Posted on: February 26, 2021

wilkan
Verified ownerGames: 508 Reviews: 155
A Master w/ Major Gameplay Limitations
UNABLE RECOMMEND. Just get the Sims instead. Ghost Master seems like a very restrictive Sims 1 expansion anyway. The kind of expansion you quickly skim through and quickly move on from because it is simply too much work and have so many better alternatives anyway. There are very few pre-defined places you can use your powers. The Halloween premise about spooking is fresh and the production values are high. By seriously trying to best the Sims presentation-wise, it gets knee-capped by the object-specific interaction. This is supposed to be a creative problem solving game, yet you can only do what the devs specifically coded in to do by making the object interactions the center-piece of the gameplay. You can only place your ghosts where there is a space or an object that explicitly permits it. The gameplay limitations reduce the game to a well-poilished tower defense game, i.e. something quickly whipped up with Flash or Java. Also, you are expected to read through every single creature bio to figure out what you are supposed to do and how, hammering in how preordained a big chunk of the successful playing is. Also, it uses time to measure success, as if that was not the worst and the most stressful success criteria of the old games.

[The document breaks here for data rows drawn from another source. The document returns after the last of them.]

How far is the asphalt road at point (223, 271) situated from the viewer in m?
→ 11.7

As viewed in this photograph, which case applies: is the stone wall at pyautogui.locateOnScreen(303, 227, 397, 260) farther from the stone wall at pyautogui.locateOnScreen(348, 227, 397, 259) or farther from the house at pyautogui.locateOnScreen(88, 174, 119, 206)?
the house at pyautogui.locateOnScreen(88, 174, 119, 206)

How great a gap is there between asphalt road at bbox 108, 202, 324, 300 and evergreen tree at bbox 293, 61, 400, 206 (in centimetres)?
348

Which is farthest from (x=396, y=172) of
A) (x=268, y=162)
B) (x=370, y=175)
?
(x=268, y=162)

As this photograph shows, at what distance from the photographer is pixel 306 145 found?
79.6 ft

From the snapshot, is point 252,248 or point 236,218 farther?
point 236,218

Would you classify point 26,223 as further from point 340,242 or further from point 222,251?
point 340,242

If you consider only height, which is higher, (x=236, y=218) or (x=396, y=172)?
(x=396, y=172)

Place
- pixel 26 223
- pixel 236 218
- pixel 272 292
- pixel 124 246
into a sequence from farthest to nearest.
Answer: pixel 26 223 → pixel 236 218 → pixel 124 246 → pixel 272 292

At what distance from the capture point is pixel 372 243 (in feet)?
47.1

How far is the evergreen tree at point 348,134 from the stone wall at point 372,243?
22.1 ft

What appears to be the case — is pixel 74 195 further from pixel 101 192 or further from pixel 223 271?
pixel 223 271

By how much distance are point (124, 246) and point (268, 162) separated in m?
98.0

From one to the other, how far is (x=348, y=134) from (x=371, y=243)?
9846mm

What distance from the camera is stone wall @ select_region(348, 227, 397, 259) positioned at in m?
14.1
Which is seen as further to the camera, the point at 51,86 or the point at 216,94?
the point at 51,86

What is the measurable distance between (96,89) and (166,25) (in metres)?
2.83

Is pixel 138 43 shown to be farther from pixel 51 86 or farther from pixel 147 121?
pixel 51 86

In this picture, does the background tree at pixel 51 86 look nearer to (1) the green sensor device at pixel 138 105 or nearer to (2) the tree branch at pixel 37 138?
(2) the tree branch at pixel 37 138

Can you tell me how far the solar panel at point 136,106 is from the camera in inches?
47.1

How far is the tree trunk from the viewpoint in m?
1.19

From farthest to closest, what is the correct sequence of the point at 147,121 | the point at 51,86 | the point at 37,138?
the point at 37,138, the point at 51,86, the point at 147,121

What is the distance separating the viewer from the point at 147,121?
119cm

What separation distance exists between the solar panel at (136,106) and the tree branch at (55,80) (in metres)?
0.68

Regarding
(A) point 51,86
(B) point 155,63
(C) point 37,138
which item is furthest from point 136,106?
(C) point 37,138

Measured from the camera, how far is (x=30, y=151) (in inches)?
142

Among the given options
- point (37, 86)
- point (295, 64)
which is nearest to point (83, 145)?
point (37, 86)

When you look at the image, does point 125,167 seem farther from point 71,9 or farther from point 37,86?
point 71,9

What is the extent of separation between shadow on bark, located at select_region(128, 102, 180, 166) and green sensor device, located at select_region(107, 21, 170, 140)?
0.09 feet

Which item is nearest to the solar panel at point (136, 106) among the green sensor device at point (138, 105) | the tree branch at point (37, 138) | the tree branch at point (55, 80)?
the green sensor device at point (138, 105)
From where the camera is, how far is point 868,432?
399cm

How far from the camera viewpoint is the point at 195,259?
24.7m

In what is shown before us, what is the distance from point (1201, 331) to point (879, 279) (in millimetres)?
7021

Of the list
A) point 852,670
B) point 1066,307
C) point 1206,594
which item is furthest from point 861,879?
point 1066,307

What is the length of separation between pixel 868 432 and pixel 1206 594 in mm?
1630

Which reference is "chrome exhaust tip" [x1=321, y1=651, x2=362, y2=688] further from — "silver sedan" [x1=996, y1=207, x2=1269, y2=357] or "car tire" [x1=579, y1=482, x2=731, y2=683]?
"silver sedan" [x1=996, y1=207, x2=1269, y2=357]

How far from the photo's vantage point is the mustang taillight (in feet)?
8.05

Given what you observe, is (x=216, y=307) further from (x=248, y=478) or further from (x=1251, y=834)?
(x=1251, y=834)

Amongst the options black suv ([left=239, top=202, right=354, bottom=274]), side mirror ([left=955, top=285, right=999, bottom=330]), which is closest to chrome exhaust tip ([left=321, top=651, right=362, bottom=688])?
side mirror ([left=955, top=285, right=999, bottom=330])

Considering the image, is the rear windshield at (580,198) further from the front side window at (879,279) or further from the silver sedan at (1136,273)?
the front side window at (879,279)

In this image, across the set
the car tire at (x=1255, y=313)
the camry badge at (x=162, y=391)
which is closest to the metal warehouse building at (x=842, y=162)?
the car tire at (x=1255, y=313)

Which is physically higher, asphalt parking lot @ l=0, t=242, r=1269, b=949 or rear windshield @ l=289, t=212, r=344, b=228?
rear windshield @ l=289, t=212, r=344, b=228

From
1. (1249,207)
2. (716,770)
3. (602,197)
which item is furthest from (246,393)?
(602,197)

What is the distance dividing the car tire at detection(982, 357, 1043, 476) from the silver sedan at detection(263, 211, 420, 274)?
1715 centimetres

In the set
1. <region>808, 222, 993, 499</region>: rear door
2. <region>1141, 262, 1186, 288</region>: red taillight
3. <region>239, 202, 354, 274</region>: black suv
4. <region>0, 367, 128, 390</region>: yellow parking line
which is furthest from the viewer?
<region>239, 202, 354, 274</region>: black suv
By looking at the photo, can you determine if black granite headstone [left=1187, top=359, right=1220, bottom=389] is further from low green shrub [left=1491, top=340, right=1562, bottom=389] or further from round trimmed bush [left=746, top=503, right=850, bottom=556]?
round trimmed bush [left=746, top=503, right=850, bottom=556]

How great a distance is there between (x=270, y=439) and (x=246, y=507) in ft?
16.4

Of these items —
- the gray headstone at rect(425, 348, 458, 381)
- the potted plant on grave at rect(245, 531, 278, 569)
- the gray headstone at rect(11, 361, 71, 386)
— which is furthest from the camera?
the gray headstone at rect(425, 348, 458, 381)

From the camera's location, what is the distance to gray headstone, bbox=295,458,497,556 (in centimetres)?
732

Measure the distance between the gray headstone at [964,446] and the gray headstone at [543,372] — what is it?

The time does not stop when you are studying the "sims" you are supposedly spook, which means your first attempt in a location is a guaranteed partial failure as you are casing the map while the time is ticking. All in all, Ghost Master mostly at underlining why and how the Sims was so successful: making room for creativity and freedom with minimal text-processing requirements despite being a borderline architecture simulator. Even failing feels great in Sims. The good-looking assets are squandered with the limited and inherently non-fun gameplay. The game gets really laggy on my potato during cutscenes and becomes almost unplayably non-responsive once you have three ghosts using area-of-effect powers.